> [DOCUMENT SECTION]:
5 Seepage management – Stage 1 At this stage of the Project, seepage management for the proposed UMG TSF is preliminary and adaptive, reflecting limited site-specific data and early design development. Accordingly, this SMP is implemented as a live document, to be updated as the Project progresses and the site’s hydrogeological understanding improves. Rather than defining final seepage controls, the SMP provides a framework to guide targeted investigations, monitoring, and refinement of modelling, with the following subsections focusing on the field investigations required to improve the hydrogeological conceptualisation and modelling definition.
5.1
Hydrogeological conceptualisation and knowledge gaps
Based on the information provided in the preceding sections, the key aspects relevant to the hydrogeological conceptualisation of the UMG TSF are as follows:
— Groundwater within the UMG TSF area occurs predominantly within Paleozoic bedrock, which consists mainly of competent and fresh volcanic rocks. Groundwater flows through secondary porosity, along fractures and joints. In contrast to areas east of the OCP, the fractured bedrock and saprolite zones are thinner or locally absent beneath the UMG TSF area, whereas previous conceptualisations to the east have identified saprolite and fractured zones with thicknesses of up to approximately 10 m (combined thickness of 20 m).

> [EXERCISE TASK 1]:
Please update the seepage management section from "5 Seepage management" up to and including "and modelling definition.", replacing "live document" with "living document".
> [EXERCISE TASK 2]:
Translate this sentence from the seepage management section into Spanish: "Groundwater flows through secondary porosity, along fractures and joints."
> [EXERCISE TASK 3]:
According to the seepage management section, in what does groundwater within the UMG TSF area predominantly occur?

> [INFORMATION SHOWN]:
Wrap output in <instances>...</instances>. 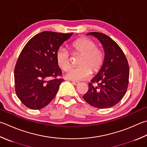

> [FINISHED ANSWER 1]:
5 Seepage management – Stage 1 At this stage of the Project, seepage management for the proposed UMG TSF is preliminary and adaptive, reflecting limited site-specific data and early design development. Accordingly, this SMP is implemented as a living document, to be updated as the Project progresses and the site’s hydrogeological understanding improves. Rather than defining final seepage controls, the SMP provides a framework to guide targeted investigations, monitoring, and refinement of modelling, with the following subsections focusing on the field investigations required to improve the hydrogeological conceptualisation and modelling definition.

> [FINISHED ANSWER 2]:
El agua subterránea fluye a través de la porosidad secundaria, a lo largo de fracturas y diaclasas.

> [FINISHED ANSWER 3]:
Paleozoic bedrock, consisting mainly of competent and fresh volcanic rocks.